– Моя часть целиком уходила на хлопоты, Василий Назарыч.

– Разве я не знаю… Что же, ты видел эту… ну, мачеху свою?

– Нет, я сам не видал, а слышал много.

– Она все в Москве?

– Да. Второй брат страдает тихим помешательством, а младший, Тит, пропал без вести.

– Да, слышал, слышал… Что-нибудь да не чисто в этом деле, я так думаю.

– Теперь трудно сказать, Василий Назарыч.

– Взять теперешних ваших опекунов: Ляховский – тот давно присосался, но поймать его ужасно трудно; Половодов еще только присматривается, нельзя ли сорвать свою долю. Когда я был опекуном, я из кожи лез, чтобы, по крайней мере, привести все в ясность; из-за этого и с Ляховским рассорился, и опеку оставил, а на мое место вдруг назначают Половодова. Если бы я знал… Мне хотелось припугнуть Ляховского, а тут вышла вон какая история. Кто бы этого мог ожидать? Погорячился, все дело испортил.

– Зачем вы так говорите, Василий Назарыч?

– А вот поживи с мое, тогда и сам узнаешь, что и чего стоит. Нет, голубчик, трудно жить на белом свете: везде неправда, везде ложь да обман. Ведь ограбили же вас, сирот; отец оставил вам Шатровские заводы в полном ходу; тогда они больше шести миллионов стоили, а теперь, если пойдут за долг с молотка, и четырех не дадут. Одной земли четыреста тысяч десятин под заводами… Ох-хо-хо! Не думал я дожить до того, чтобы Шатровские заводы продали за долги. Ведь половина в этих заводах сделана на гуляевские капиталы Да, Павел-то Михайлыч и дочку-то свою загубил из-за них… Ну, будет, ступай теперь к бабам, а я отдохну.

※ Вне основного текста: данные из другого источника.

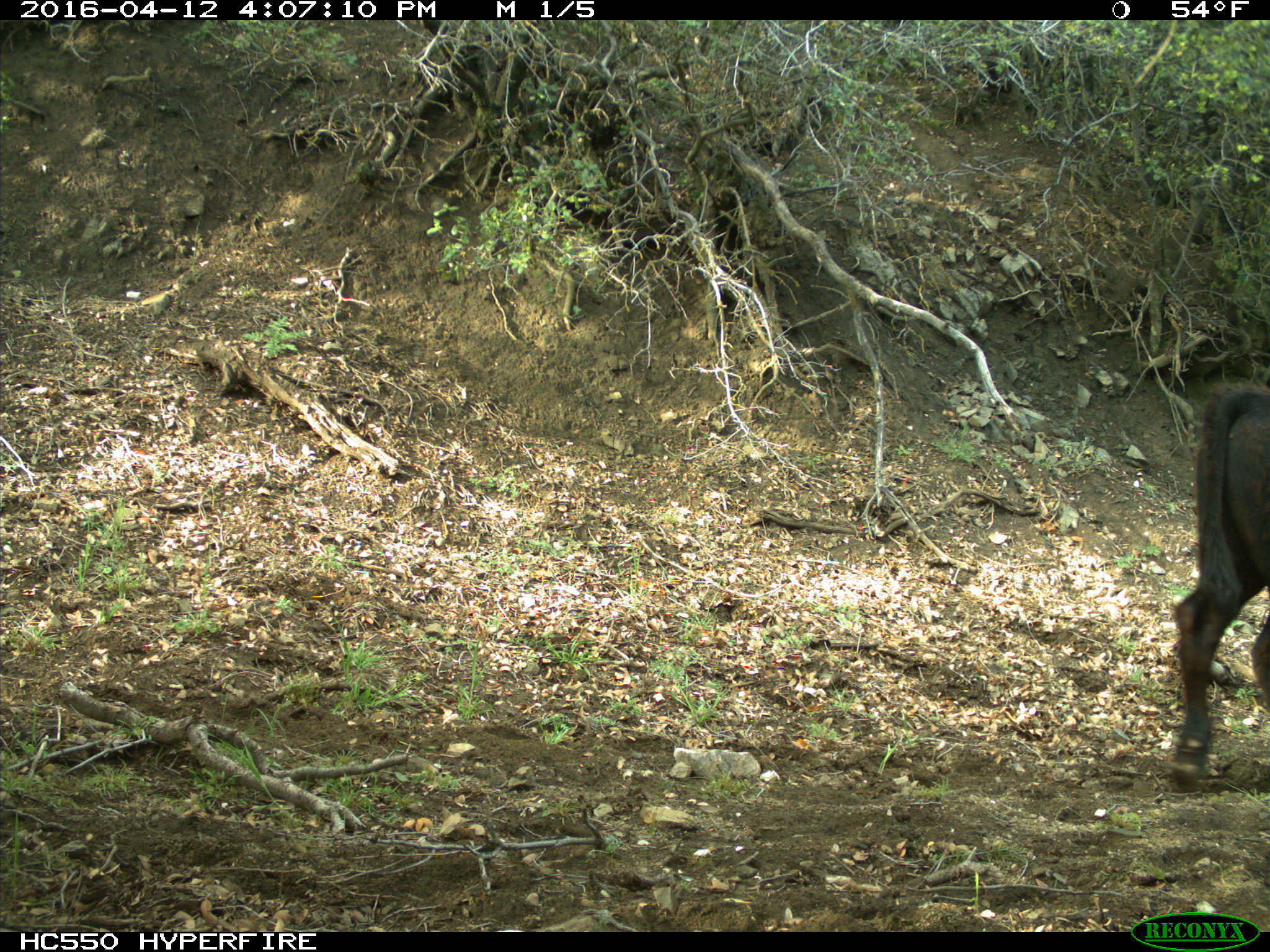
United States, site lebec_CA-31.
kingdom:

Бахарев воспользовался случаем выслать Привалова из кабинета, чтобы скрыть овладевшее им волнение; об отдыхе, конечно, не могло быть и речи, и он безмолвно лежал все время с открытыми глазами. Появление Привалова обрадовало честного старика и вместе с тем вызвало всю желчь, какая давно накопилась у него на сердце.

VII

Хиония Алексеевна поспешила сейчас же удалиться, как только заслышала шаги подходившего Привалова; она громко расцеловала Верочку и, пожимая руку Марьи Степановны, проговорила с ударением:

– Я не хочу вам мешать теперь, потому что вы ведь свои…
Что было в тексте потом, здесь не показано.